Je n'ai jamais gagné aux dames contre ma grand-mère, mais peu importe ; je sais depuis ce jour, qu'on ne tire de réel plaisir et ne peut être réellement heureux que si on peut rationnellement comprendre la source de nos émotions et les ancrer dans la réalité.
Aujourd'hui, cet ancrage dans la réalité permettrait aux Français de comprendre que des promesses intenables ne peuvent être tenues, et une analyse rationnelle leur permettrait de savoir que le soutien étatique à la croissance génère une croissance artificielle qui prendra fin quand l'argent public viendra à manquer.
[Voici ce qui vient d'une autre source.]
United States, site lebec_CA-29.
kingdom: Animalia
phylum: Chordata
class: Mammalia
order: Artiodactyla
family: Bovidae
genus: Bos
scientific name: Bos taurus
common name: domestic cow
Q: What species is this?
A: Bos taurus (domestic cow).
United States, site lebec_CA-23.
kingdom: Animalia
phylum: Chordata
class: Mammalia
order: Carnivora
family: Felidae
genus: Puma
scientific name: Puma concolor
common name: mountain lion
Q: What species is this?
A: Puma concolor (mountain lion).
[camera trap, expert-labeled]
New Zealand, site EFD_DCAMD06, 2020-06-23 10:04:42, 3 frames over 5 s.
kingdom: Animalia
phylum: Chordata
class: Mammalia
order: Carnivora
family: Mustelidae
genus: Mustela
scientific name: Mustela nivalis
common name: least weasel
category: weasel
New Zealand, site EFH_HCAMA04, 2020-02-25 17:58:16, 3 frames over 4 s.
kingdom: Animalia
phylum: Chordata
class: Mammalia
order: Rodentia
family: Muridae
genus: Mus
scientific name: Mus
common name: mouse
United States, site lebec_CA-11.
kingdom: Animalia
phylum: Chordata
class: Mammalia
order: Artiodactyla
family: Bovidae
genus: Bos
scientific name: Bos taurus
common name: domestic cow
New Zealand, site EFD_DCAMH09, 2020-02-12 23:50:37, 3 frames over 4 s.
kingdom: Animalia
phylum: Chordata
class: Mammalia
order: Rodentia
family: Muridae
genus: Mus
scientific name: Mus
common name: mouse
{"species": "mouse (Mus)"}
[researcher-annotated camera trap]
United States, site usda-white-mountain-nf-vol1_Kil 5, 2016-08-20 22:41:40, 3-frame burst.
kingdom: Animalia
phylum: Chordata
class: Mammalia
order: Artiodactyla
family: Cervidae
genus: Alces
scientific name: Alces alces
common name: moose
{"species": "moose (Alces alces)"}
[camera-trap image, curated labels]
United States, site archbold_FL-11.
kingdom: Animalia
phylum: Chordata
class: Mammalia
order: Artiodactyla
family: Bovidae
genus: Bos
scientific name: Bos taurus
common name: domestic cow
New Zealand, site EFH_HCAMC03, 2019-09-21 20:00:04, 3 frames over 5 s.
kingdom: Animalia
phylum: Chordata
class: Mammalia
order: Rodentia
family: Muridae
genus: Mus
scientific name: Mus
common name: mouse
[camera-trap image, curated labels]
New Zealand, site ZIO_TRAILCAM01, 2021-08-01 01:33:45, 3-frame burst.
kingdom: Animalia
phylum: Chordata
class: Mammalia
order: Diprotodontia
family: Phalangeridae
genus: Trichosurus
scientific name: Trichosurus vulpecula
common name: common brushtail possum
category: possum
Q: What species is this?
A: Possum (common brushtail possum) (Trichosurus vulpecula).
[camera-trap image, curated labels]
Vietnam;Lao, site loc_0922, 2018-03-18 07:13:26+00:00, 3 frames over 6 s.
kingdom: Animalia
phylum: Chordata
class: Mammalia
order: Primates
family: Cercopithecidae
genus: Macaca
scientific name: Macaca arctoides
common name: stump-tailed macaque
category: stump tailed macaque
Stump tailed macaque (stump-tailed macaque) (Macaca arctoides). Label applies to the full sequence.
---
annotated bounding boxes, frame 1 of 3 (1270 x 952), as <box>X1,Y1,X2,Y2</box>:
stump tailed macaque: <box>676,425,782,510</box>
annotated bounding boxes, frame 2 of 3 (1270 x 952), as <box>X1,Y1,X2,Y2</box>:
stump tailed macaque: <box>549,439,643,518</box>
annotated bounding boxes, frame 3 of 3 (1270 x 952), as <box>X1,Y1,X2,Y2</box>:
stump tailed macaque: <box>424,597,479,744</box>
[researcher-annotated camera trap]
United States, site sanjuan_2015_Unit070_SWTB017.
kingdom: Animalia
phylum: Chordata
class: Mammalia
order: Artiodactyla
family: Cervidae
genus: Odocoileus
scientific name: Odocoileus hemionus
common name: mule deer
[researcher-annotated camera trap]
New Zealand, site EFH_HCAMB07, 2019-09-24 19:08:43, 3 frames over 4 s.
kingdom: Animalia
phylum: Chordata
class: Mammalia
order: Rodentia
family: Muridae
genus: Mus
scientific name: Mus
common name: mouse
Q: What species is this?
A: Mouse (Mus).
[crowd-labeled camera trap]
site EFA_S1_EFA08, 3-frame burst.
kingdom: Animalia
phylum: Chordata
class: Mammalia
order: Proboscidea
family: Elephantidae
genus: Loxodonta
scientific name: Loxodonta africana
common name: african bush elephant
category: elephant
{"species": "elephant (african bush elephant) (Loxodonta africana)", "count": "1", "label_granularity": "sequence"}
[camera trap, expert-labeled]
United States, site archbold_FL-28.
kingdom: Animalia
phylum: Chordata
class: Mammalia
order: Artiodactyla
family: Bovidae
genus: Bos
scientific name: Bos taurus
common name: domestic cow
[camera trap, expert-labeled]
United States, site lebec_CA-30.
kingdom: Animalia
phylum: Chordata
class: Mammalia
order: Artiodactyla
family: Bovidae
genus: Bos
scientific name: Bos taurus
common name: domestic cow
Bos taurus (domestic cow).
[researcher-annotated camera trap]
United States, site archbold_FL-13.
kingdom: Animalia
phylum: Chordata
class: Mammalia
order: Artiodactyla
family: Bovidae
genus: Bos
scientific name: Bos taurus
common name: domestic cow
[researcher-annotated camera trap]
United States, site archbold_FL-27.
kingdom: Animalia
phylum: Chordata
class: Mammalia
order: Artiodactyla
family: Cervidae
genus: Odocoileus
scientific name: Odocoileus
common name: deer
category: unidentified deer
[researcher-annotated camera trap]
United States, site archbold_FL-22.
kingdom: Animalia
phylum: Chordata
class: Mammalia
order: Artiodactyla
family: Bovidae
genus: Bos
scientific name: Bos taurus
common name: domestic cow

Mais ils subiront alors les conséquences de l'élusion de la réalité qui aura été la leur ; ils subiront prochainement l'impact de la crise, la vraie, et devront trouver une solution pour rembourser plus de 1 900 milliards d'euros de dette.
Ceux qui avaient anticipé et expliqué les événements à venir ne tireront pas une grande satisfaction de leur lucidité, mais espèrent ardemment que, cette fois, les Français entendront raison et feront leurs les principes de la liberté et du droit naturel.